Yamaguchi Brewery 山口酒造場
Niwano Uguisu 庭の鶯
Nightingale’s in the garden
The family gardens were often the place where nightingales came to chirp and play in the water baths each day, inspiring the name “Niwa no Uguisu” or “Nightingale’s garden,” the flagship line of sake for Yamaguchi Brewery, located in the Kurume City of Fukuoka Prefecture.
The family roots to the Yamaguchi family go back to 1688 but wasn’t until 1832 that the 6th generation, Risuke Yamaguchi, established the brewery to begin its history crafting sake. Growth in size and volume came over the decades but a turning point was in the late 70’s & 80’s when the focus shifted to crafting in smaller batches and mostly junmai sakes, as well as collaborating with local agricultural high schools to grow chemical & pesticide-free sake rice to use to craft sake. These decisions helped establish Yamaguchi Shuzo as one of the premier quality producers in southern Japan. The 11th generation, Tetsuo Yamaguchi, now leads this historic brewery continuing on the path set by his ancestors and further developing new markets and products to be able to pass on to the next generations.

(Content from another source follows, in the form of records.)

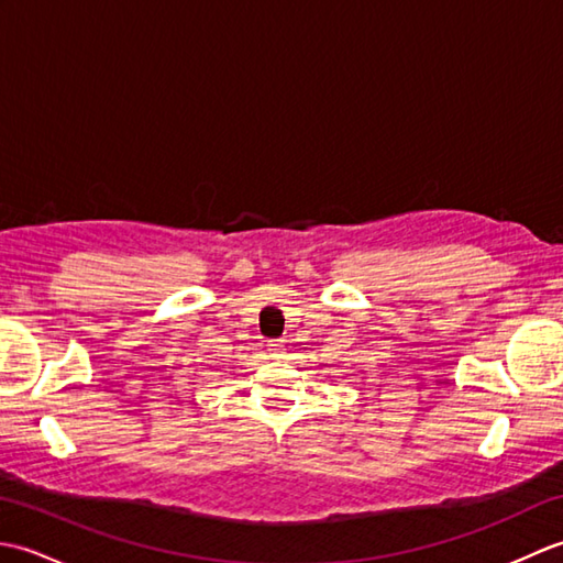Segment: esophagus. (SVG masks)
<instances>
[{
    "instance_id": "34e87169",
    "label": "esophagus",
    "mask_w": 563,
    "mask_h": 563,
    "mask_svg": "<svg viewBox=\"0 0 563 563\" xmlns=\"http://www.w3.org/2000/svg\"><path fill=\"white\" fill-rule=\"evenodd\" d=\"M268 353H271V357H283L285 341H268Z\"/></svg>"
}]
</instances>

The brewery is located in the Chikugo Plains, an area rich in agriculture where the brewery sources some of the sake rice from contract growers. the Chikugo River runs through the plains; it is a significant source of water. Being the longest river in Kyushu, the river starts from Mount Aso in Kumamoto and flows from east to west of northern Kyushu to eventually empty into the Ariake Sea. The water quality is medium-soft and is said to contribute to the finesse and refined texture found in the sakes. Along with Yamadanishiki rice, Yume-Ikkon is often used as a blend or on its own. Yume-Ikkon is a sake-specific rice, developed in 2003 in Fukuoka, and mostly grown in the Kurume district. During the growing season, the stems are shorter compared to Yamadanishiki, which allows for better prevention against falling during periods of strong winds and rain (like the typhoon season)

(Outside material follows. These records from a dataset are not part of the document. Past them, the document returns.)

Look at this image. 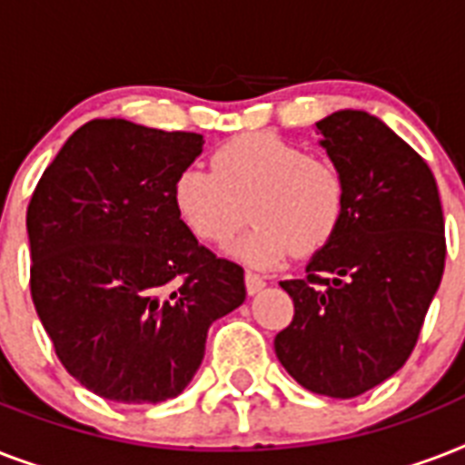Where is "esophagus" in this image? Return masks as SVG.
<instances>
[{
	"mask_svg": "<svg viewBox=\"0 0 465 465\" xmlns=\"http://www.w3.org/2000/svg\"><path fill=\"white\" fill-rule=\"evenodd\" d=\"M262 287H265V280H262L261 275H255V272H251V270H248V272H246V290H248V294H258V292H261Z\"/></svg>",
	"mask_w": 465,
	"mask_h": 465,
	"instance_id": "34e87169",
	"label": "esophagus"
}]
</instances>
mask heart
I'll return each instance as SVG.
<instances>
[{
	"label": "heart",
	"instance_id": "obj_1",
	"mask_svg": "<svg viewBox=\"0 0 465 465\" xmlns=\"http://www.w3.org/2000/svg\"><path fill=\"white\" fill-rule=\"evenodd\" d=\"M253 229L229 255L275 268L292 251L311 255L331 243L347 207V181L332 161L297 142L253 133L214 149L212 171L185 168L173 181V207L203 243H224L246 219Z\"/></svg>",
	"mask_w": 465,
	"mask_h": 465
}]
</instances>
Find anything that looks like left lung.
I'll return each instance as SVG.
<instances>
[{"mask_svg": "<svg viewBox=\"0 0 465 465\" xmlns=\"http://www.w3.org/2000/svg\"><path fill=\"white\" fill-rule=\"evenodd\" d=\"M321 147L347 181V207L304 280L280 282L294 318L277 332L282 367L318 396L354 398L411 357L447 258L432 171L364 111L318 120Z\"/></svg>", "mask_w": 465, "mask_h": 465, "instance_id": "8db88e82", "label": "left lung"}]
</instances>
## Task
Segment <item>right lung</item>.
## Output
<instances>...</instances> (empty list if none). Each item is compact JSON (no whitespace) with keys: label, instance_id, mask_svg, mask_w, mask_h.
I'll use <instances>...</instances> for the list:
<instances>
[{"label":"right lung","instance_id":"add662e5","mask_svg":"<svg viewBox=\"0 0 465 465\" xmlns=\"http://www.w3.org/2000/svg\"><path fill=\"white\" fill-rule=\"evenodd\" d=\"M203 134L91 120L28 204L31 297L69 374L115 403H161L203 364L207 331L246 299L243 268L197 243L173 207Z\"/></svg>","mask_w":465,"mask_h":465}]
</instances>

The Niwa no Uguisu sakes are clean and refined with great finesse and purity, they have wonderful restraint and easily can be sipped or complement a variety of dishes. They focus on using the number 9 yeast strain, which is the traditional strain for ginjo production, as a base for most of the sakes. Also worth seeking out are the Umeshus and Doburoku, a rich and cloudy sake with some sweetness and bright acidity.